Central Venous Pressure

Background

Central venous pressure (CVP) measurements can be obtained through a catheter, the distal tip of which transduces pressure of the superior vena cava at the entrance of the right atrium (RA). Thus, CVP is often used as a representation of RA pressure (RAP) and therefore an estimate of right ventricular (RV) preload. While CVP is used to diagnose and determine the etiology of shock, evidence and controversy regarding the use of CVP as a marker for resuscitation comes largely from sepsis-focused literature.5 Central venous pressure is meant to represent preload, which is essential for stroke volume as described by the Frank-Starling mechanism; however, its use as a target in distributive shock, a state in which it is difficult to determine a patient’s volume status, has been popularized by EGDT since 2001.2

Since the publication of the 2004 Surviving Sepsis Guidelines, CVP monitoring has been in the spotlight of sepsis resuscitation, albeit with some controversy.27 Included as the result of two studies, this recommendation has been removed in the most recent guidelines after 12 years of further study and scrutiny.2,27,28

Hypovolemic and hemorrhagic shock are usually diagnosed clinically and while a low CVP can be helpful in the diagnosis, the guidelines do not support CVP as a resuscitation endpoint. Obstructive and cardiogenic shock will both result in elevated CVP; however, treatment of obstructive shock is generally targeted at the underlying cause. While cardiogenic shock can be preload responsive, the mainstay of therapy in the ED is identification of patients for revascularization and inotropic support.29

Benefits

The CVP has been used as a surrogate for RV preload volume. If a patient’s preload volume is low, the treating physician can administer fluids to improve stroke volume and cardiac output (CO). Clinically, CVP measurements are easy to obtain provided a central venous line has been placed with the distal tip at the entrance to the RA. Central venous pressure is measured by transducing the pressure via manometry and connecting it to the patient’s bedside monitor. This provides an advantage of being able to provide serial or even continuous measurements. The “normal” RAP should be a low value (1-5 mm Hg, mean of 3 mm Hg), as this aids in the pressure gradient to drive blood from the higher pressures of the left ventricle (LV) and aorta through the circulation back to the low-pressure of the RA.30 The value of the CVP is meant to correspond to the physical examination findings of jugular venous distension.31,32 Thus, a low CVP may be “normal” and seen in patients with hypovolemic shock, whereas an elevated CVP can suggest volume overload or obstructive shock. However, this is of questionable value in distributive shock cases.
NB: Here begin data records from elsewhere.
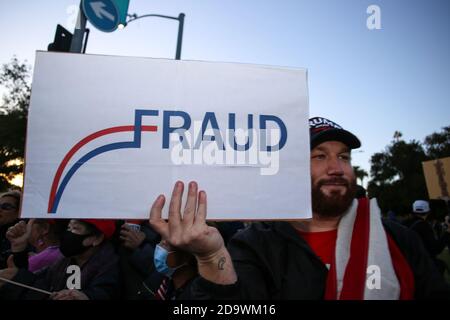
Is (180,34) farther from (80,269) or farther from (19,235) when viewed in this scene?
(80,269)

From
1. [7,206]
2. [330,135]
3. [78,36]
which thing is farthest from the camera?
[7,206]

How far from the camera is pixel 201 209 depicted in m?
1.47

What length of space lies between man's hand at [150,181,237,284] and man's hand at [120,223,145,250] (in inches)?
68.9

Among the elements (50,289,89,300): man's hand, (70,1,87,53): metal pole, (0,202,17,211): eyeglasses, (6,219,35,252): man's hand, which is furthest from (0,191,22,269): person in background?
(70,1,87,53): metal pole

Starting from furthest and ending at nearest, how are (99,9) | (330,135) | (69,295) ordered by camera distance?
(99,9), (69,295), (330,135)

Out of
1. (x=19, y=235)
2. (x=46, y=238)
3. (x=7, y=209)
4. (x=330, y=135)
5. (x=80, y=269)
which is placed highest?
(x=330, y=135)

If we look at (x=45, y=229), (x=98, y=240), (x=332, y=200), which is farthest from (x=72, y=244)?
(x=332, y=200)

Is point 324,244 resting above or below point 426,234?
above

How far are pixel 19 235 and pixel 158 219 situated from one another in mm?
2272

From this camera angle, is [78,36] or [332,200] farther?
[78,36]

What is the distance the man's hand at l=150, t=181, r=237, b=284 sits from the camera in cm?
143

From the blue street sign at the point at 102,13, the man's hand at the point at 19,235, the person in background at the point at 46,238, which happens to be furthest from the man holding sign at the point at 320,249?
the blue street sign at the point at 102,13

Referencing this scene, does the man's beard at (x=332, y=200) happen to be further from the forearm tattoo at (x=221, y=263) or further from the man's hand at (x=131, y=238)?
the man's hand at (x=131, y=238)

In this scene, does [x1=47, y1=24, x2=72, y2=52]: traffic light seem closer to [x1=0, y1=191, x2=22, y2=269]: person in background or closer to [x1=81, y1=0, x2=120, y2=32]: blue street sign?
[x1=81, y1=0, x2=120, y2=32]: blue street sign
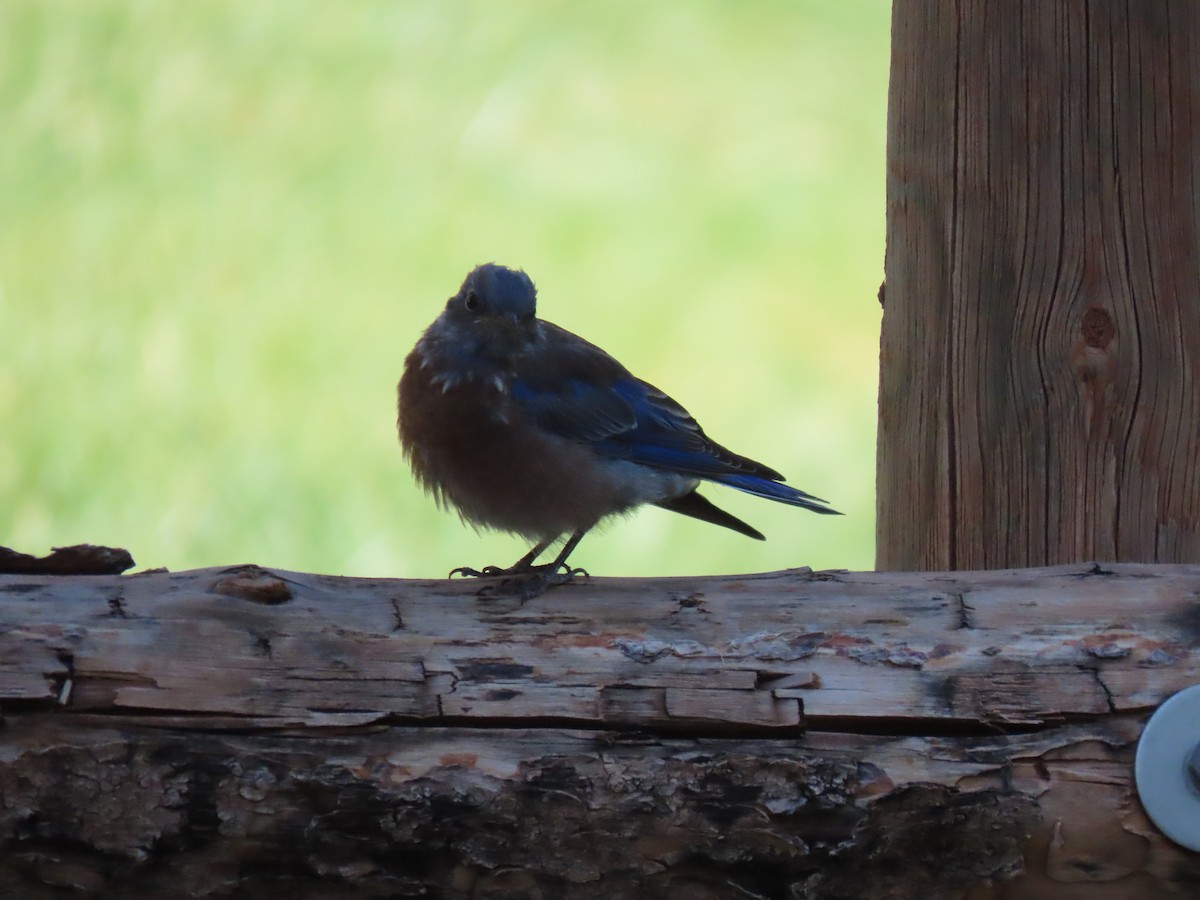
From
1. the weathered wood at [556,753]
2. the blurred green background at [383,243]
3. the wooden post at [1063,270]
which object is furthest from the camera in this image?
the blurred green background at [383,243]

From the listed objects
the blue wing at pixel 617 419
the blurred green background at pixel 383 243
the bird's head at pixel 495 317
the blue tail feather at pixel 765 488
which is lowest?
the blue tail feather at pixel 765 488

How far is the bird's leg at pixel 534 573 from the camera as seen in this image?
3.80m

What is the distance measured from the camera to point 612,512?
4.88 m

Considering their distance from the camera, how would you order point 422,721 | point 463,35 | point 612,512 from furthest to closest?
point 463,35
point 612,512
point 422,721

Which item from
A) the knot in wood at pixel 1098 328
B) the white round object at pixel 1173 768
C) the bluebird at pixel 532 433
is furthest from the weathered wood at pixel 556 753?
the bluebird at pixel 532 433

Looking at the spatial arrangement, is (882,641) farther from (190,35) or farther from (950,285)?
(190,35)

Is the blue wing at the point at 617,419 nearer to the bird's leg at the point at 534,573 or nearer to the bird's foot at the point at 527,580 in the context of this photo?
the bird's leg at the point at 534,573

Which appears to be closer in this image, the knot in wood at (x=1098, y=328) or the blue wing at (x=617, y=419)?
the knot in wood at (x=1098, y=328)

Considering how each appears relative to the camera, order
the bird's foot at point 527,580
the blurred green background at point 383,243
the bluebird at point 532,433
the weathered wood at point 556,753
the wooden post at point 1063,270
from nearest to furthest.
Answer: the weathered wood at point 556,753
the bird's foot at point 527,580
the wooden post at point 1063,270
the bluebird at point 532,433
the blurred green background at point 383,243

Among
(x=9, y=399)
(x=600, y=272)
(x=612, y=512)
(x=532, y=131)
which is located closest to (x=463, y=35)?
(x=532, y=131)

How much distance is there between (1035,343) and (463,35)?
7.57 metres

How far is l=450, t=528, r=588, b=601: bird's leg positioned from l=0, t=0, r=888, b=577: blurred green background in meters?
2.52

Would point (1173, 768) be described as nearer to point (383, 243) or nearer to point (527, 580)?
point (527, 580)

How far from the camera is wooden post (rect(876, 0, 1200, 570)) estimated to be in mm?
3984
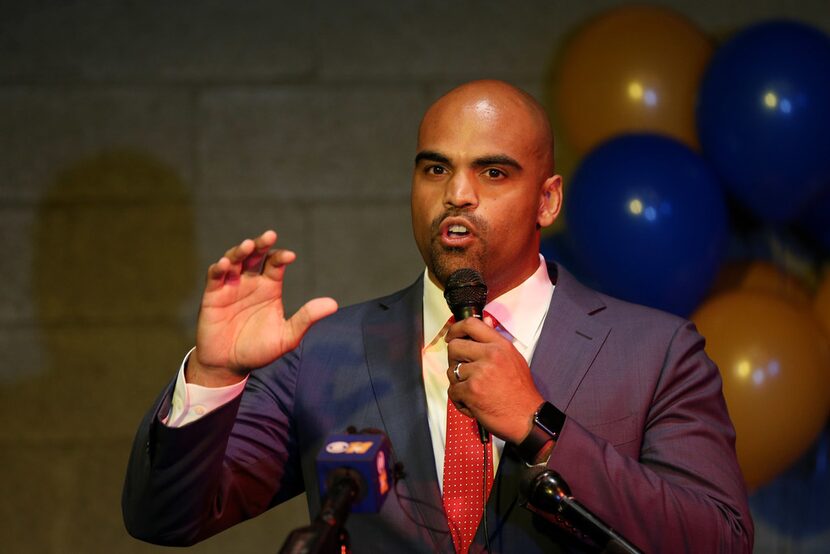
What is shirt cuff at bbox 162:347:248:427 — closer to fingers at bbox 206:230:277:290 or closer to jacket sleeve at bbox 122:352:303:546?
jacket sleeve at bbox 122:352:303:546

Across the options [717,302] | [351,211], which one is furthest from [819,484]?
[351,211]

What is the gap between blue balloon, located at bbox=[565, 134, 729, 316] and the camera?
251 centimetres

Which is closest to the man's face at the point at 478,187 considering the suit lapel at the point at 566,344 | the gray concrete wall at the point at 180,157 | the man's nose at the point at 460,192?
the man's nose at the point at 460,192

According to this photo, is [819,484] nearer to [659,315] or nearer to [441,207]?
[659,315]

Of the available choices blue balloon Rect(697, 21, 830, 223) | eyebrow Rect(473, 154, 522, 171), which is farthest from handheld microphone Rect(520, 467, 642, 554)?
blue balloon Rect(697, 21, 830, 223)

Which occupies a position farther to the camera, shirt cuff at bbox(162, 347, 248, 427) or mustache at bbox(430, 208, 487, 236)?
Result: mustache at bbox(430, 208, 487, 236)

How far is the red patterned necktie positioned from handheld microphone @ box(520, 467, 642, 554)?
0.26 meters

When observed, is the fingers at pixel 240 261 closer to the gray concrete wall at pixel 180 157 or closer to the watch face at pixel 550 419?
the watch face at pixel 550 419

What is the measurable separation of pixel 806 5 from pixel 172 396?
2505 mm

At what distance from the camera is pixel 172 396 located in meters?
1.50

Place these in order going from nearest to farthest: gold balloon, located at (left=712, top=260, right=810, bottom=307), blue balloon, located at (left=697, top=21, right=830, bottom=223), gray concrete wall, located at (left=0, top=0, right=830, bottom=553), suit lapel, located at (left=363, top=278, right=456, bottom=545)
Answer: suit lapel, located at (left=363, top=278, right=456, bottom=545) < blue balloon, located at (left=697, top=21, right=830, bottom=223) < gold balloon, located at (left=712, top=260, right=810, bottom=307) < gray concrete wall, located at (left=0, top=0, right=830, bottom=553)

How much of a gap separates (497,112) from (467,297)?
44 cm

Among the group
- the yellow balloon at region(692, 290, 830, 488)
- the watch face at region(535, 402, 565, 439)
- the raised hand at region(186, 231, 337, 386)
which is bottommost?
the yellow balloon at region(692, 290, 830, 488)

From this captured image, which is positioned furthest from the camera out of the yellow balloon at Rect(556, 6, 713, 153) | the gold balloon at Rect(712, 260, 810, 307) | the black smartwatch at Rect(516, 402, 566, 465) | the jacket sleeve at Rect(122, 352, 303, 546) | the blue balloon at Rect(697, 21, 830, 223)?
the gold balloon at Rect(712, 260, 810, 307)
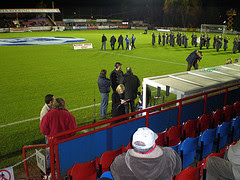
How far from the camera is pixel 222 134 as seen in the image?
5316mm

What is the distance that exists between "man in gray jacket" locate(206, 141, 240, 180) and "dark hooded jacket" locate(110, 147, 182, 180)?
1075 mm

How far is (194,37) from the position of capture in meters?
28.2

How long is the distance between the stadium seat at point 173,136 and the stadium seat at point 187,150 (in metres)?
0.31

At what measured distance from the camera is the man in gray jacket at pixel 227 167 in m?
2.94

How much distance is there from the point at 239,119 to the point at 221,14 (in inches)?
2793

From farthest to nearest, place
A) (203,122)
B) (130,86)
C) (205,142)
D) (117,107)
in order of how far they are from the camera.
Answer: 1. (130,86)
2. (117,107)
3. (203,122)
4. (205,142)

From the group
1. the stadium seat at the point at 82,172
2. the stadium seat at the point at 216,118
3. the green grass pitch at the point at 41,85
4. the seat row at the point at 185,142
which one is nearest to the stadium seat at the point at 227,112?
the seat row at the point at 185,142

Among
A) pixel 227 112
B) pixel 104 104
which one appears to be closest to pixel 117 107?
pixel 104 104

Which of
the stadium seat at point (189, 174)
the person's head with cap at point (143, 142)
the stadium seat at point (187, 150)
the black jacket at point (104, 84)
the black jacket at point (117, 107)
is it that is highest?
the person's head with cap at point (143, 142)

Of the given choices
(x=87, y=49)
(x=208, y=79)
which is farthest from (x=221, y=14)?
(x=208, y=79)

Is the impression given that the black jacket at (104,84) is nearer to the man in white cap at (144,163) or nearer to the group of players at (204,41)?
the man in white cap at (144,163)

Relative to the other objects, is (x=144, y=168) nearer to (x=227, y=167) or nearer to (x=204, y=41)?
(x=227, y=167)

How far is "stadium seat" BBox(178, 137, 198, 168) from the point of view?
180 inches

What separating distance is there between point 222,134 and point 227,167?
7.98 feet
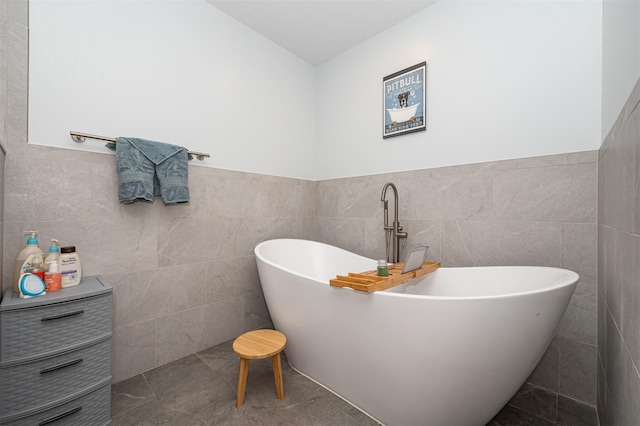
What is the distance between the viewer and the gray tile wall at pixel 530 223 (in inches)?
54.7

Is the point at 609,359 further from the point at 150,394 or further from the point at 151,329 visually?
the point at 151,329

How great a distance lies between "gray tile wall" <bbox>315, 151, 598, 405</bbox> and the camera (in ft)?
4.56

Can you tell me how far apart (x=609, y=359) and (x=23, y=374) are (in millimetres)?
2278

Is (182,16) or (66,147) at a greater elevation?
(182,16)

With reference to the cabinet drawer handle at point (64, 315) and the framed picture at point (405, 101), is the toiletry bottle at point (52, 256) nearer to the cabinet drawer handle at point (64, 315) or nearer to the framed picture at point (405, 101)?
the cabinet drawer handle at point (64, 315)

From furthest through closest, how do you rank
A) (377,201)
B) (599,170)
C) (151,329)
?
(377,201) → (151,329) → (599,170)

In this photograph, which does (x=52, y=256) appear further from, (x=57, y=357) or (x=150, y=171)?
(x=150, y=171)

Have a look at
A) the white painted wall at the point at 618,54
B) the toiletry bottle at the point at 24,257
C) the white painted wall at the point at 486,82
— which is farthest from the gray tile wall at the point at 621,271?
the toiletry bottle at the point at 24,257

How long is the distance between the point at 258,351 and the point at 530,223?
5.38 ft

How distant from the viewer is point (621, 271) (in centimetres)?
85

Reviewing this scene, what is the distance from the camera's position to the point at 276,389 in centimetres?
144

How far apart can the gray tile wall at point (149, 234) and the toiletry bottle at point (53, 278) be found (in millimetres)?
229

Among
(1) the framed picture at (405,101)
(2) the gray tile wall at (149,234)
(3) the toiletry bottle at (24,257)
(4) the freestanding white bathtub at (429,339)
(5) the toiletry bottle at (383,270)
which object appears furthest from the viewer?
(1) the framed picture at (405,101)

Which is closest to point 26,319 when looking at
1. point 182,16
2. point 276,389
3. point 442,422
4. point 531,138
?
point 276,389
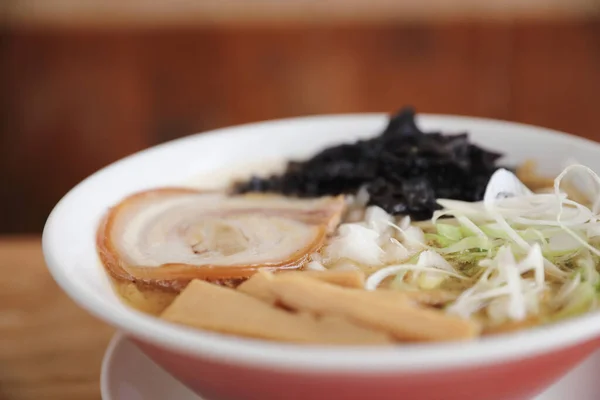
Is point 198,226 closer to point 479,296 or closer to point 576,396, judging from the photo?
point 479,296

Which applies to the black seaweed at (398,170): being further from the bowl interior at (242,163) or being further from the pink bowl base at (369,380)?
the pink bowl base at (369,380)

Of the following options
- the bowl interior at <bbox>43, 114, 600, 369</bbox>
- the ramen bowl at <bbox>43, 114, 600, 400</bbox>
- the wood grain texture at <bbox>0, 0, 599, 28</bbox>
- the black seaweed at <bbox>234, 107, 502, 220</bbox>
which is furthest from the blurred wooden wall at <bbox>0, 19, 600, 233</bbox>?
the ramen bowl at <bbox>43, 114, 600, 400</bbox>

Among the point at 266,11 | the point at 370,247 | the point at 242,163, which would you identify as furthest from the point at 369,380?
the point at 266,11

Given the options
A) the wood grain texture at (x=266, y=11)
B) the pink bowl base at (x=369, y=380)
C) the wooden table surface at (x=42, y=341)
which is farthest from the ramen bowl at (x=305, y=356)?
the wood grain texture at (x=266, y=11)

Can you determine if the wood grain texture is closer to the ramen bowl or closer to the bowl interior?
the bowl interior

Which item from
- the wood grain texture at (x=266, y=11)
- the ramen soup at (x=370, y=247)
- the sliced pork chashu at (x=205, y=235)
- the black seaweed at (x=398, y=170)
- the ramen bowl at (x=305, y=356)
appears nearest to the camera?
the ramen bowl at (x=305, y=356)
Aside from the two early studies on CVP monitoring during treatment of septic patients, there are few data to support the use of CVP measurement in the early resuscitation of patients with shock.2,28 More recent trials (PROMISE, ARISE, PROCESS) that compared protocolized sepsis care to standard care showed no benefit to bundles including CVP measurements.12-14 However, a subsequent, large observational trial spanning 7.5 years demonstrated improvements in sepsis-related mortality in patients who received a central venous catheter (CVC) and CVP-targeted therapy.33 Thus, it is possible that protocols including CVP are still beneficial in combination with other therapies even though CVP in isolation is not.